El escritor Theodor Kallifatides.

El escritor Theodor Kallifatides. / EP

Hay personas más conscientes –o mucho más– que otras acerca del acto de existir, de estar vivo. Hay personas –y no me extrañaría que en su mayoría fueran escritores, cineastas o filósofos– para los que el concepto de vivir impregna de forma natural el pensamiento cotidiano. Todos los días, a menudo varias veces por día, reflexiono sobre esto, me digo: soy, somos, estamos, y de inmediato se produce una extrañeza, una escisión, como si ser esto y pensarlo fueran incompatibles en simultáneo. Al verme vivir desde fuera me externalizo, me emancipo de mí. Existir se vuelve raro cuando se lo razona a partir del distanciamiento.

Esto mismo hace, ante su obra como frente a un espejo ajeno, Theodor Kallifatides (1938) con una sensibilidad extraordinaria. Nacido en Grecia, se radicó en Suecia a los veintiséis años, donde desarrolló su carrera literaria como escritor y traductor. En uno de sus libros más celebrados, ‘Otra vida por vivir’ (2016), reflexiona precisamente acerca de cómo, si vivir ya es un hecho de por sí curioso, hacerlo lejos de la tierra natal se vuelve doblemente paradójico: “Quizás finalmente ese sea el precio de vivir en un país extranjero. No es solo que vives una vida distinta de la que dejaste atrás. Es que la vida en el extranjero te vuelve extraño”.

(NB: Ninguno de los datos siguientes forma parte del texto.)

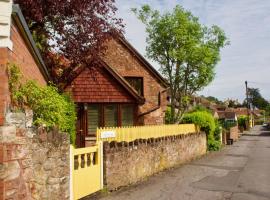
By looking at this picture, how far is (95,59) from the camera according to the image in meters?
15.6

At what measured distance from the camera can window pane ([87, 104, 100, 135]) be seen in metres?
21.2

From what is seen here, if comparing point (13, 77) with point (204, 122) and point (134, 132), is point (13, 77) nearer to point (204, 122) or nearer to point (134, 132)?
point (134, 132)

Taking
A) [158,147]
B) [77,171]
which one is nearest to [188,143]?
[158,147]

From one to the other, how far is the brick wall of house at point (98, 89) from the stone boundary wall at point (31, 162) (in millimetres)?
12636

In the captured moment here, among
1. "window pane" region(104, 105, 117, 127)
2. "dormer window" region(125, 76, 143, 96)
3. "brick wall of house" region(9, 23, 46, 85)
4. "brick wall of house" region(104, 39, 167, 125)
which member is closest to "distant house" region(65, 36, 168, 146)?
"window pane" region(104, 105, 117, 127)

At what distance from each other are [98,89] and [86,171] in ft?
37.6

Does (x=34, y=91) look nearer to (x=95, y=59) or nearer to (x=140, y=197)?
(x=140, y=197)

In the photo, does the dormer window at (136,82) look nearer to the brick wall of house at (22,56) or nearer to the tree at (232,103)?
the brick wall of house at (22,56)

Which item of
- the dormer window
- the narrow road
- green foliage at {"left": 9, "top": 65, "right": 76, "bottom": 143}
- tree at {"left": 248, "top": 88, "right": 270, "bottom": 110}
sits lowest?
the narrow road

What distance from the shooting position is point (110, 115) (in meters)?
21.7

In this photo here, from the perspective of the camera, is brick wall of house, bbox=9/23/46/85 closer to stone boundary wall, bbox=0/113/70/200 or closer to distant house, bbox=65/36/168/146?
stone boundary wall, bbox=0/113/70/200

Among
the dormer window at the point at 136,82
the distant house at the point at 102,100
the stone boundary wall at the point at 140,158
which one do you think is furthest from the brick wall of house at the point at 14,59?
the dormer window at the point at 136,82

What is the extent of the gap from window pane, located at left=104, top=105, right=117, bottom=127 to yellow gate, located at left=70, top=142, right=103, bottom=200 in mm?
10062

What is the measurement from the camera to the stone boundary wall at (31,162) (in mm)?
6215
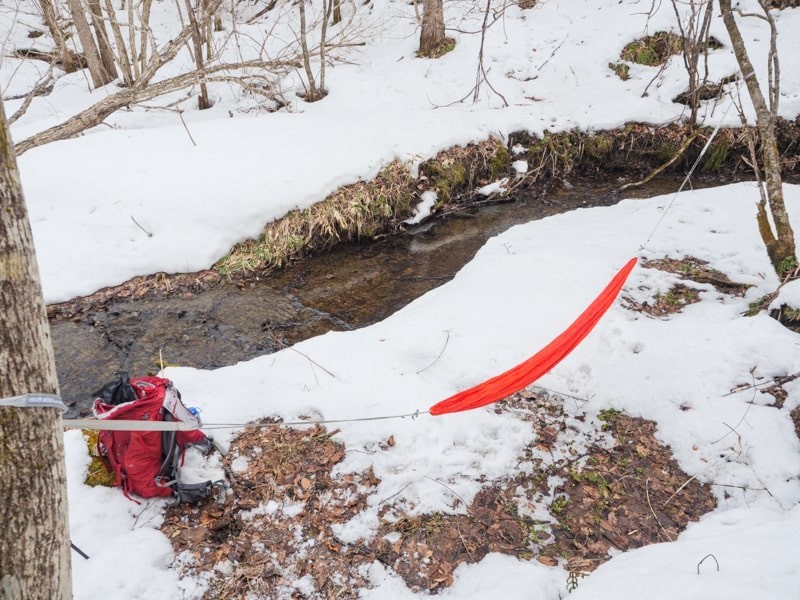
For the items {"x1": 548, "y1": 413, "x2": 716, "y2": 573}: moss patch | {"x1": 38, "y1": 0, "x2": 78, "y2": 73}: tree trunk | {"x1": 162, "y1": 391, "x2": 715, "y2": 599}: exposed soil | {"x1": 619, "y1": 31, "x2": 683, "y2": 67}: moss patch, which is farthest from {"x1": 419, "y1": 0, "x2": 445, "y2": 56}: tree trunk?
{"x1": 548, "y1": 413, "x2": 716, "y2": 573}: moss patch

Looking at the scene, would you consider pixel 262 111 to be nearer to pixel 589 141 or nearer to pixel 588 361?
pixel 589 141

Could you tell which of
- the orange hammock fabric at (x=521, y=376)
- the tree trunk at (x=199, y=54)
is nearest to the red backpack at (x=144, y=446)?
the orange hammock fabric at (x=521, y=376)

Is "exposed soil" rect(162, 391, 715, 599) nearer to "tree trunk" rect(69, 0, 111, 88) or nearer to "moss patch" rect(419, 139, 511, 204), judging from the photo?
"moss patch" rect(419, 139, 511, 204)

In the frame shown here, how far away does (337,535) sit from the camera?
8.65 feet

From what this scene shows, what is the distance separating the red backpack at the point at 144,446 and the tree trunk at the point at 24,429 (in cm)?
135

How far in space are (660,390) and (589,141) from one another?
235 inches

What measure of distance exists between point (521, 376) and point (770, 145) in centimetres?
280

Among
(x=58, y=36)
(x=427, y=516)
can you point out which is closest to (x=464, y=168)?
(x=427, y=516)

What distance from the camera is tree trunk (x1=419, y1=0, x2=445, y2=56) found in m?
9.73

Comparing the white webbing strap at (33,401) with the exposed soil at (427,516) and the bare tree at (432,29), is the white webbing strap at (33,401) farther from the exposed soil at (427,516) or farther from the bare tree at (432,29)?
the bare tree at (432,29)

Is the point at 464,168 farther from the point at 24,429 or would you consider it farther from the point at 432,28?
the point at 24,429

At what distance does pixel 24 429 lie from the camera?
1319 millimetres

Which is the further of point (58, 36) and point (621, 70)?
point (58, 36)

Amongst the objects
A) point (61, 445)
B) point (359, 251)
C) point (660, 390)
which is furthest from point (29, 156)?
point (660, 390)
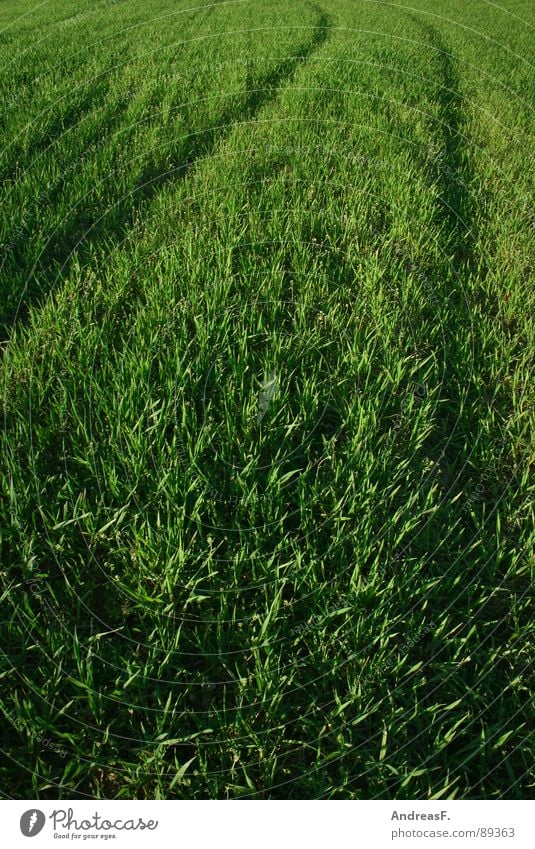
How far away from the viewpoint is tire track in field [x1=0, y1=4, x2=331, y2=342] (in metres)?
3.63

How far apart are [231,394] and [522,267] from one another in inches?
99.0

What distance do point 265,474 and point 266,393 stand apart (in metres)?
0.47

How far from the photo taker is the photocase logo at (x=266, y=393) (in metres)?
2.62

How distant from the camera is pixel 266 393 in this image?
8.84 ft
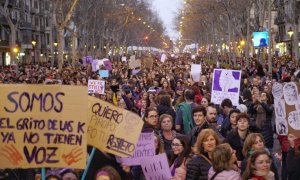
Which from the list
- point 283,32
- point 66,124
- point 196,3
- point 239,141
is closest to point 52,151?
point 66,124

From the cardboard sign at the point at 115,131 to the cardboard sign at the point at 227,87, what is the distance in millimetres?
7053

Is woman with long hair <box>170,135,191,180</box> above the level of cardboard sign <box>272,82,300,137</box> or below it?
below

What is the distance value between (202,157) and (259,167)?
0.72 m

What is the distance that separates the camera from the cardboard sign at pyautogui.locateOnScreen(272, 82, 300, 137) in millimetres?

En esa brevísima maravilla que es ‘Otra vida por vivir’, Kallifatides cuenta acerca de un momento, a sus setenta y seis años, en que se enfrenta a un tremendo bloqueo creativo y cómo, para intentar salir de él, decide hacer un viaje temporario a su Grecia natal. Allí analiza en qué se convirtió su vida en el exterior y qué hubiera sido de él en caso de haberse quedado.

Sujeto desarraigado

Esa suposición, ese “si” condicional a menudo alojado en un ramillete de “hubiera”, se convierte –dice– en un sentimiento propio del sujeto desarraigado: “Quizás ese “si” sea el precio más alto de la emigración. Está siempre ahí. Pero te coge desprevenido, te alcanza como una bala perdida. En cualquier momento. Puede ser cuando te inclinas a besar a tu hijo, o cuando estás tendiendo tu cama, o cuando te encuentras solo en una ciudad extraña, en París, por ejemplo, y de pronto te llega el susurro de las moreras de la plaza Gyzi en Atenas. Y sabes que quizás hayas vivido una vida equivocada. Pero nada puedes hacer. Solo esperar el momento en que la vida que vives cobre más presencia que la vida que no viviste.”

Ese “si” no es otro que el sobrenombre de la nostalgia. Cuando, además, la patria dejada atrás no hace más que empobrecerse y arruinarse, la sensación de culpa o traición se agravan toda vez que llegan, al nuevo destino, noticias nefastas. “Si los griegos no existieran, Europa no estaría en problemas” es el tipo de acusación implícita que percibe a su alrededor ante las crisis de su país. Visitarlo tampoco supone un alivio, ya que es desde ese desdoblamiento incómodo que contemplas lo que te perteneció: “Nunca antes había visto mi cuidad así. La pobreza era una vieja compañera, pero aquella indigencia no.”

Por muy amable que sea el país adoptivo, para el que deja la patria, el nuevo adentro conservará su posición de afuera, mantendrá cierta condición de intemperie, al menos afectiva: “La emigración es una especie de suicidio parcial. No mueres pero muchas cosas mueren dentro de ti. Entre otras, tu lengua.” El lugar más íntimo y permanente del refugio es ese, siempre la lengua; todos los autores emigrados coinciden en este punto: lo último que se desea perder. Mi patria es el portugués, escribió Pessoa.

Luego de cincuenta años produciendo literatura en sueco, tras su regreso a Grecia, el autor redacta este libro por primera vez en su idioma natural. Conmueve, en ese momento, la emotividad con que se reconoce identificado con su pasado, agradecido a su pueblo. “Mi lengua –escribe en el último párrafo del libro–, la única patria que todavía me queda y la única que no me heriría. […] ¿Qué importancia tenía en qué rincón del mundo viviera?”.